» **Material**:
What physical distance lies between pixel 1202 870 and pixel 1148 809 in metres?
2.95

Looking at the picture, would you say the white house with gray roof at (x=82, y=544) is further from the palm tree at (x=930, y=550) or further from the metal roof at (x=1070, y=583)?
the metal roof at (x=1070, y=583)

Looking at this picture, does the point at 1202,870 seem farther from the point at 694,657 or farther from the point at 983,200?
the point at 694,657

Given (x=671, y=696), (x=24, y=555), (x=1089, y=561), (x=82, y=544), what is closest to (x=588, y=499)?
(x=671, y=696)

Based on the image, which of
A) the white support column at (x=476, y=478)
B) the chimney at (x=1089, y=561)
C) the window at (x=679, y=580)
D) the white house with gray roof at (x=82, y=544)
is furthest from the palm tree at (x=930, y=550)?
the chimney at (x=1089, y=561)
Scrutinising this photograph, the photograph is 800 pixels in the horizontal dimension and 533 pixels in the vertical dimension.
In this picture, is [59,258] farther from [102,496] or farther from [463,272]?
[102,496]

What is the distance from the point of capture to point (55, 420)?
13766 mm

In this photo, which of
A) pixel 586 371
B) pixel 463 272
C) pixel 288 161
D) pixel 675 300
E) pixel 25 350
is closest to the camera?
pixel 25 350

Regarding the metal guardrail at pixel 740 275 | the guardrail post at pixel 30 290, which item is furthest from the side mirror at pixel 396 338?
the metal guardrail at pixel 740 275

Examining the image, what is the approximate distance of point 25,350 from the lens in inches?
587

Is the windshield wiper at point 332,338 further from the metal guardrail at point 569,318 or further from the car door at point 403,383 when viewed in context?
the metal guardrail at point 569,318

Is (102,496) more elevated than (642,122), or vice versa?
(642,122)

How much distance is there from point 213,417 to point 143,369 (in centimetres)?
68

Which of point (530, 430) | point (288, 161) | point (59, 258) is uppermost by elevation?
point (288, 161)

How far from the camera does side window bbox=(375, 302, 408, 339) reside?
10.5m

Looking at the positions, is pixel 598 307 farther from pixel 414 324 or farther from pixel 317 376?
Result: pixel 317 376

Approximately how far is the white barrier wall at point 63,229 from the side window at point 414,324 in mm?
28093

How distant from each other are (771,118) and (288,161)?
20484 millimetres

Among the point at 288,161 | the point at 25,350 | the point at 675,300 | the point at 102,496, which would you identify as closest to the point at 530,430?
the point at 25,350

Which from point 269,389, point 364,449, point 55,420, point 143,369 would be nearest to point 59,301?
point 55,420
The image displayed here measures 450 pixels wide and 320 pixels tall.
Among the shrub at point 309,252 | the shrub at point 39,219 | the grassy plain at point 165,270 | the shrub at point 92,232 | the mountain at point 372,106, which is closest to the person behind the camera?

» **Short problem**: Take the data from the line containing "How much distance" through the end, and rewrite it with every "shrub" changed to "bush", leaving everything else unchanged.

» **Reply to the task**:
How much distance is there from point 213,417 to point 143,369 (in centimetres)?
68

Which of point (530, 430) | point (288, 161) | point (59, 258) is uppermost by elevation?
point (288, 161)

How far from the camera does side window bbox=(375, 302, 408, 339) reside?
10.5m

Looking at the positions, is pixel 598 307 farther from pixel 414 324 or farther from pixel 317 376?
Result: pixel 317 376

Approximately how far is the white barrier wall at point 63,229 from the side window at point 414,324 in mm?
28093

How distant from each other are (771,118) and (288,161)?
20484 millimetres

Among the point at 288,161 | the point at 25,350 | the point at 675,300 | the point at 102,496, which would you identify as closest to the point at 530,430?
the point at 25,350

Which from point 269,389, point 364,449, point 55,420, point 143,369 would be nearest to point 59,301?
point 55,420
The image displayed here measures 450 pixels wide and 320 pixels tall.
Among the bush at point 309,252 | the bush at point 39,219 | the grassy plain at point 165,270 | the bush at point 92,232 | the mountain at point 372,106, which is closest to the person behind the camera?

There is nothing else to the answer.